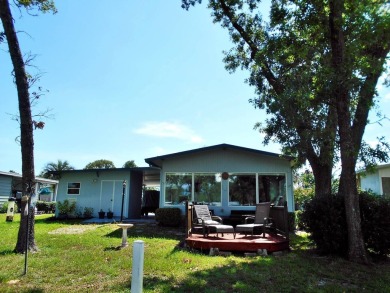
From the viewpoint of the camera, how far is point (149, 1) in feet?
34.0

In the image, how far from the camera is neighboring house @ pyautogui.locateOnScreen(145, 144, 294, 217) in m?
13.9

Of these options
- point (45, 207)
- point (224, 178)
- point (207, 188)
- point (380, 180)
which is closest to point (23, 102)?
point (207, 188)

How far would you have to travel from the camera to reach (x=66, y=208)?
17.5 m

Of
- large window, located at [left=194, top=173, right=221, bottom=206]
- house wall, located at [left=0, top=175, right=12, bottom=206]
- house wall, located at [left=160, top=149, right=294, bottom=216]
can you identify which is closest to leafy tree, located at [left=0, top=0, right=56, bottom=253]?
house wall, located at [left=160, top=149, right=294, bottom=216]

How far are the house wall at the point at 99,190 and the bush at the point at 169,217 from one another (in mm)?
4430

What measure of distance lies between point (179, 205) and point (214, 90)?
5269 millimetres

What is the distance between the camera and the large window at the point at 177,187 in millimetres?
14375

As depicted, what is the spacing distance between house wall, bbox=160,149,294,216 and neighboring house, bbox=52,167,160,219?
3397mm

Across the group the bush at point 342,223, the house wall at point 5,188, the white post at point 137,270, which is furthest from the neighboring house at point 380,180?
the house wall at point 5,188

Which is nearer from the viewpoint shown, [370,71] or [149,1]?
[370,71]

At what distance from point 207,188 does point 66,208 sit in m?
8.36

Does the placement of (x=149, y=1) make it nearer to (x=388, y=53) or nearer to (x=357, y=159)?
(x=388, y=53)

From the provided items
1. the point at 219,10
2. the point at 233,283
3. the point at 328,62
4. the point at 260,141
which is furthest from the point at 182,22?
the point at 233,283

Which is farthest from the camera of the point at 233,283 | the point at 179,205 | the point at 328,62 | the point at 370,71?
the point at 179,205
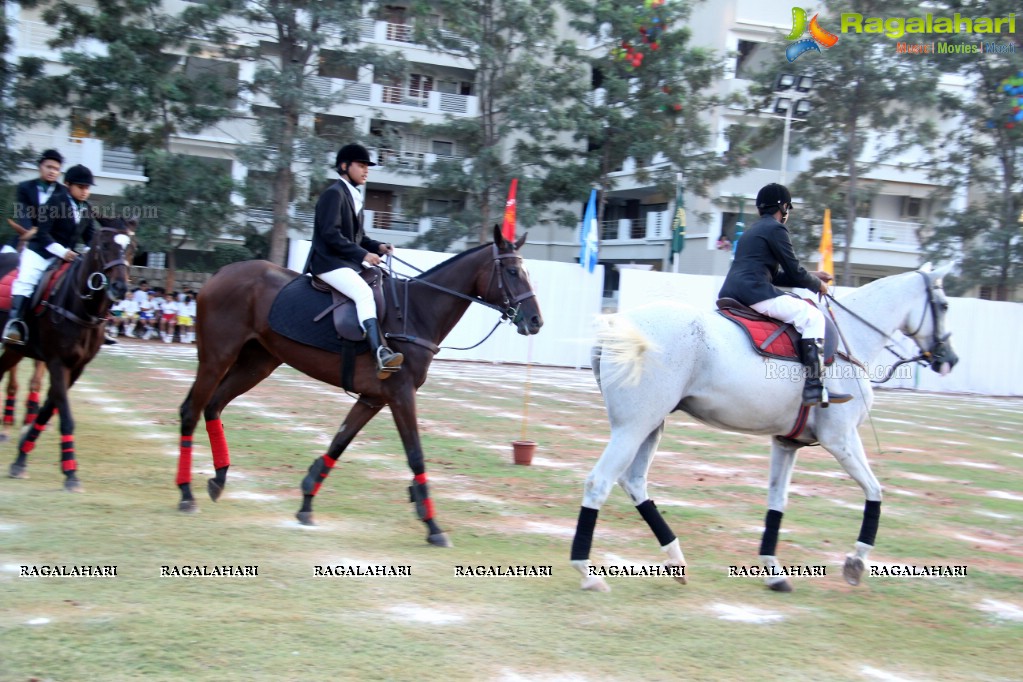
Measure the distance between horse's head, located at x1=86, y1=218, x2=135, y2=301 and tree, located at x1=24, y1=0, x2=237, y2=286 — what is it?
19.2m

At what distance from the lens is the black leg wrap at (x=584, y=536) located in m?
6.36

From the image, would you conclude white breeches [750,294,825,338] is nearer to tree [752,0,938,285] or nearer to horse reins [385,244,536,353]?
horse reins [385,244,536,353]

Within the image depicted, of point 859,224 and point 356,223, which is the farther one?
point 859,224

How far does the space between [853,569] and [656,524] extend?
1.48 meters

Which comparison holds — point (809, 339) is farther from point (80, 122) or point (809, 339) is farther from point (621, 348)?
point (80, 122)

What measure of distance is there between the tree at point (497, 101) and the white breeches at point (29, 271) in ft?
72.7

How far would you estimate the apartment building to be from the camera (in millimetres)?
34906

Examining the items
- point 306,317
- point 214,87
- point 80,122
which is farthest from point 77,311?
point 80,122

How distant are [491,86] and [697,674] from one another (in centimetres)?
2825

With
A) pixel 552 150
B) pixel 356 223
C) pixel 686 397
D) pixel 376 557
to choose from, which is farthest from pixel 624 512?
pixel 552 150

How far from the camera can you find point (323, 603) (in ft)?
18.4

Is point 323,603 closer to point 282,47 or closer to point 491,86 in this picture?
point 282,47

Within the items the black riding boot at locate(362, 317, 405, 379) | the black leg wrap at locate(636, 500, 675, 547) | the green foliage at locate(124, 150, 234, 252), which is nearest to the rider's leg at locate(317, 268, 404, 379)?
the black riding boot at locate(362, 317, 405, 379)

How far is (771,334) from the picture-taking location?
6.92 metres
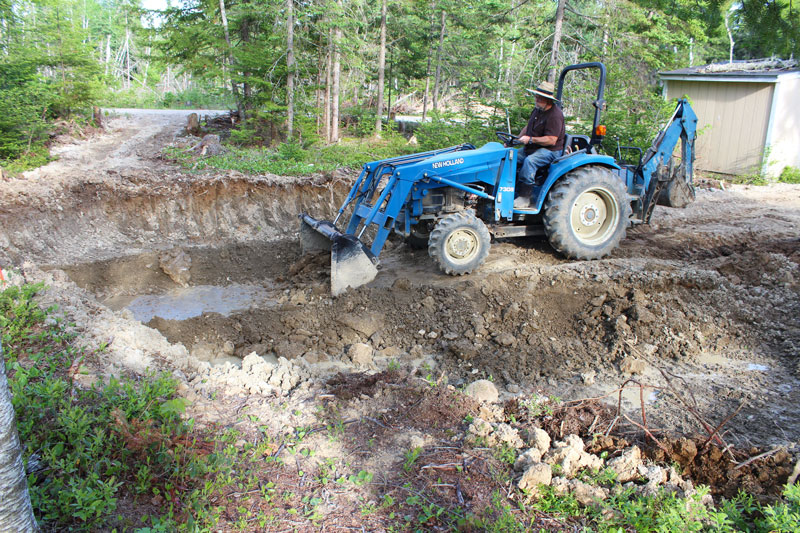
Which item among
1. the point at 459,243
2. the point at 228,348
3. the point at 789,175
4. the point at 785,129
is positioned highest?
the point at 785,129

__________________________________________________

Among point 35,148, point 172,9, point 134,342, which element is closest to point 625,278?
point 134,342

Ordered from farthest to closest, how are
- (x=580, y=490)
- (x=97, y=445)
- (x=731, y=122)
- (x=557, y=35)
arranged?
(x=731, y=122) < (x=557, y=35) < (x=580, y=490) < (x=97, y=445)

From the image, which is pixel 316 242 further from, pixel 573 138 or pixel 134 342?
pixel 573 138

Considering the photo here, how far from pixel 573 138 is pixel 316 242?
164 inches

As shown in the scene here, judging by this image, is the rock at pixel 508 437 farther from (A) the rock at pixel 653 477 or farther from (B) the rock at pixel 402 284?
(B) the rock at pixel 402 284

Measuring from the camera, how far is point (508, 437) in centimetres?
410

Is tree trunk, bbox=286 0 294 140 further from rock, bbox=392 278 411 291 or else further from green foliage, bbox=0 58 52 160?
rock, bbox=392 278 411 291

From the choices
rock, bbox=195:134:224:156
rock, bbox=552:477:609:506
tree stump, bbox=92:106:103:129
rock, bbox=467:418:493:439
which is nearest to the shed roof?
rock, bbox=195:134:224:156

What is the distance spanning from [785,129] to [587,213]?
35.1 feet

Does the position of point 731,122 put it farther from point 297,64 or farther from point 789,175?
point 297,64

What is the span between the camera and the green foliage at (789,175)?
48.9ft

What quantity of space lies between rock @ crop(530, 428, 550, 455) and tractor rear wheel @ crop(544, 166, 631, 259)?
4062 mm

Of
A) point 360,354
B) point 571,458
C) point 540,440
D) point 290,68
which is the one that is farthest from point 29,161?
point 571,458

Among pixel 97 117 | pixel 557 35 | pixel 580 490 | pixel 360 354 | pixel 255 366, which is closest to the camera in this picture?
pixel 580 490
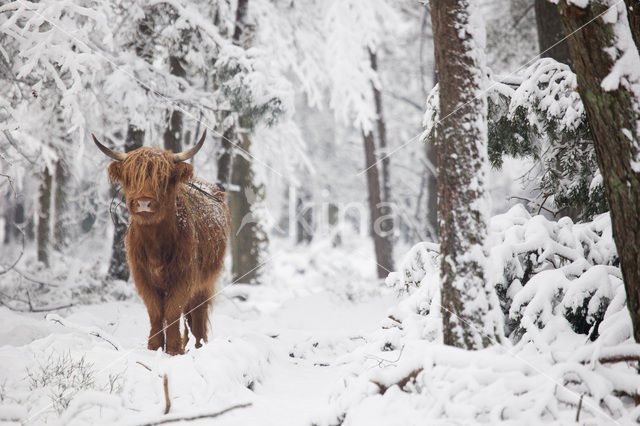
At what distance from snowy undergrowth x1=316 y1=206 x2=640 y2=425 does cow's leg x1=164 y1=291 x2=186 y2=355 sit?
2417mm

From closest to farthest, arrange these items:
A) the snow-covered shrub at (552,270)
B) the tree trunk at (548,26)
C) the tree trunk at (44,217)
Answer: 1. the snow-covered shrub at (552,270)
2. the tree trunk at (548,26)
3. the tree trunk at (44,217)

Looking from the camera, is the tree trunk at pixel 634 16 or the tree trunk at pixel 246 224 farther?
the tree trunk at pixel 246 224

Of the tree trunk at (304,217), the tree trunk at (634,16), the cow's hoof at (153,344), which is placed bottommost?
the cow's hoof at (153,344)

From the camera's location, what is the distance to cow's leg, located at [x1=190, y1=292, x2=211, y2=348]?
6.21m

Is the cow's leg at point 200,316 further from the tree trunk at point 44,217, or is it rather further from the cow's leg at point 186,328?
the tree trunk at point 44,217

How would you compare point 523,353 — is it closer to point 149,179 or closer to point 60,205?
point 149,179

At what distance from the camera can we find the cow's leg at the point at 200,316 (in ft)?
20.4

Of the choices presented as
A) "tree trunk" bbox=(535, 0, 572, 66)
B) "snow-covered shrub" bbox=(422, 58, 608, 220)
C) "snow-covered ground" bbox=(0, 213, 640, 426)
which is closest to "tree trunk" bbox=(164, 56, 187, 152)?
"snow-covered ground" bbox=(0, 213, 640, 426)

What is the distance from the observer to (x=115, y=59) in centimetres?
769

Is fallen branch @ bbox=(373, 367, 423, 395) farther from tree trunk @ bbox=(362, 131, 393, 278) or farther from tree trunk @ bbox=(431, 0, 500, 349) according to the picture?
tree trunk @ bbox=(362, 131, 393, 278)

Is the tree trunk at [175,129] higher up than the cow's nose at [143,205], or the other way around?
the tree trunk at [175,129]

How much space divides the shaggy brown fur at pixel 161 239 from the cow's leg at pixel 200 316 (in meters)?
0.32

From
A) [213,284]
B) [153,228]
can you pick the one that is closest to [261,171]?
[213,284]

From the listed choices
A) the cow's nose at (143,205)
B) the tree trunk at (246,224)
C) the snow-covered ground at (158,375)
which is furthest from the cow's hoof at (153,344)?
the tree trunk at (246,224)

__________________________________________________

AIM | Filter the entries above and copy out every line that contains the word "shrub".

RESPONSE TO THE TASK |
A) the snow-covered shrub at (552,270)
Answer: 1. the snow-covered shrub at (552,270)
B) "snow-covered shrub" bbox=(422, 58, 608, 220)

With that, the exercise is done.